P.G. – Portugal é um país fantástico… para passar férias! Tem um clima muito bom, um povo simpático e acolhedor, uma cultura interessante (a literatura, a música portuguesa e certas formas de expressão tradicionais, como o fado e o folclore locais são únicos e muito ricos), mas sofre ainda duma atitude muito conservadora em relação a diversos temas.
Portugal tem grande potencial humano, mas a atitude ideológica corrente em Portugal de “cada um que cuide de si próprio” e a falta de apoios a nível estatal leva a que muito desse potencial se encontre além-fronteiras. A corrupção política de forma completamente aberta e impune impossibilita qualquer tentativa de melhorar a situação social de uma grande fracção da população portuguesa, infelizmente. E assim cria-se um ciclo vicioso, em que a população não confia nos seus políticos e nas suas instituições. A burocracia é um monstro, ninguém quer pagar impostos, e mesmo que os pague, metade destes desaparece nos bolsos de alguém. Assim é impossível fazer qualquer coisa em Portugal neste momento. No norte da Europa, uma reunião em que não se tomem decisões e em que estas não sejam executadas rapidamente é uma má reunião de trabalho. Em Portugal, é quase a regra geral. Esta atitude tem de mudar.

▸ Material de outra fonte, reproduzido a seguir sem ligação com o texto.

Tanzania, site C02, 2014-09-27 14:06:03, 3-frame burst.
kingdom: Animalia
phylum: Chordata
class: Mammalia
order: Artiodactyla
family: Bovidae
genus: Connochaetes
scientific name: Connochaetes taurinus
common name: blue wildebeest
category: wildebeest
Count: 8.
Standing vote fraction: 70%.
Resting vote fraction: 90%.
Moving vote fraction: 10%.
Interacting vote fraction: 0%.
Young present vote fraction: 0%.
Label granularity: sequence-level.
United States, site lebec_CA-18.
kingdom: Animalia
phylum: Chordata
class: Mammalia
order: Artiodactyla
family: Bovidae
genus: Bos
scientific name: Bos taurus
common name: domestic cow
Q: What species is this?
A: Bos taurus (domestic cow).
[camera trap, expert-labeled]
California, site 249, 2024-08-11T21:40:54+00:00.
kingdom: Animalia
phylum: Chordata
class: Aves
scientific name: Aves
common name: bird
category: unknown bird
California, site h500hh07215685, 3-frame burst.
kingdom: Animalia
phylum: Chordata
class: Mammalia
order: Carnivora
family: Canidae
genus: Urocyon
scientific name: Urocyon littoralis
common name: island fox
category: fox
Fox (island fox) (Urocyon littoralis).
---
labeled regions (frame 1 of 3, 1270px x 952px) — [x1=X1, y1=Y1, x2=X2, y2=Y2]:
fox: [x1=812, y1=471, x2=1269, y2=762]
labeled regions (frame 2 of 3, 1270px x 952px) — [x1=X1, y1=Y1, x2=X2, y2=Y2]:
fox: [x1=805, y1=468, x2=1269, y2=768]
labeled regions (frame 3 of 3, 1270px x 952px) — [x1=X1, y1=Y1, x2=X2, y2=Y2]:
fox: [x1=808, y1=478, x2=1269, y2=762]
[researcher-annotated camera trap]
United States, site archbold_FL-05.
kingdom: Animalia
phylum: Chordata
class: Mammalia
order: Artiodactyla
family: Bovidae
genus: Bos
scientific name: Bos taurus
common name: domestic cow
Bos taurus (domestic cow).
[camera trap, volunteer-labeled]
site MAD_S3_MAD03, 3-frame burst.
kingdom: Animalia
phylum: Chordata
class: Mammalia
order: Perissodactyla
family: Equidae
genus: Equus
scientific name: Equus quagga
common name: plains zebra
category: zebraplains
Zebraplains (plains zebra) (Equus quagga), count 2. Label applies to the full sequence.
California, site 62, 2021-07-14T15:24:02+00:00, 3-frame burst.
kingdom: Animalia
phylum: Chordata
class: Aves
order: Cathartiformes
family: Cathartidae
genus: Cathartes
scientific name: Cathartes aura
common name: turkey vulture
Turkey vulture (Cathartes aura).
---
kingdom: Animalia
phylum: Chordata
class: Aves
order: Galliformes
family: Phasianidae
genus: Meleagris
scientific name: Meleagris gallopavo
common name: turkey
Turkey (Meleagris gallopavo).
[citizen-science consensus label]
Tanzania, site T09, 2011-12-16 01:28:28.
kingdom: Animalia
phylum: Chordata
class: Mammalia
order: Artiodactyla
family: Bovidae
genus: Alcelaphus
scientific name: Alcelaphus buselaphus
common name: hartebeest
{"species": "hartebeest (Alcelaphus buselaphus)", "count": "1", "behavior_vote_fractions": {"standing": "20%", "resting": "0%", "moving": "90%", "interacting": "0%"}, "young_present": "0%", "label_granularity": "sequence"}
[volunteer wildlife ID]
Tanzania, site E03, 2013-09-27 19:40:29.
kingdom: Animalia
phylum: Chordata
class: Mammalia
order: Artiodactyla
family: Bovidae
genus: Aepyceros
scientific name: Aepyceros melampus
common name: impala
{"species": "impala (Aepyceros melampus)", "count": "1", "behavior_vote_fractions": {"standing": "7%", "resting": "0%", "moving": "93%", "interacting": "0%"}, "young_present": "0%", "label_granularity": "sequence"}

G.C. – Com que frequência vem às Caldas?
P.G. – Costumo vir às Caldas uma ou duas vezes por ano, durante um par de semanas, geralmente por altura das férias do verão ou do Natal. As Caldas cresceu muito nos últimos anos antes da crise económica, mas infelizmente estagnou após a crise. Tenho, no entanto, a esperança que melhores dias virão. Gosto muito da tranquilidade das Caldas, de passear pela Rua das Montras e pelo Parque da cidade enredado nos meus pensamentos, de cumprimentar ocasionalmente amigos e familiares de sorrisos abertos pelas ruas, e de me sentar nos cafés e ouvir os anciãos a discutir política, futebol, filosofia, ou os boatos do bairro. São estes pequenos pormenores que dão alma à minha cidade natal.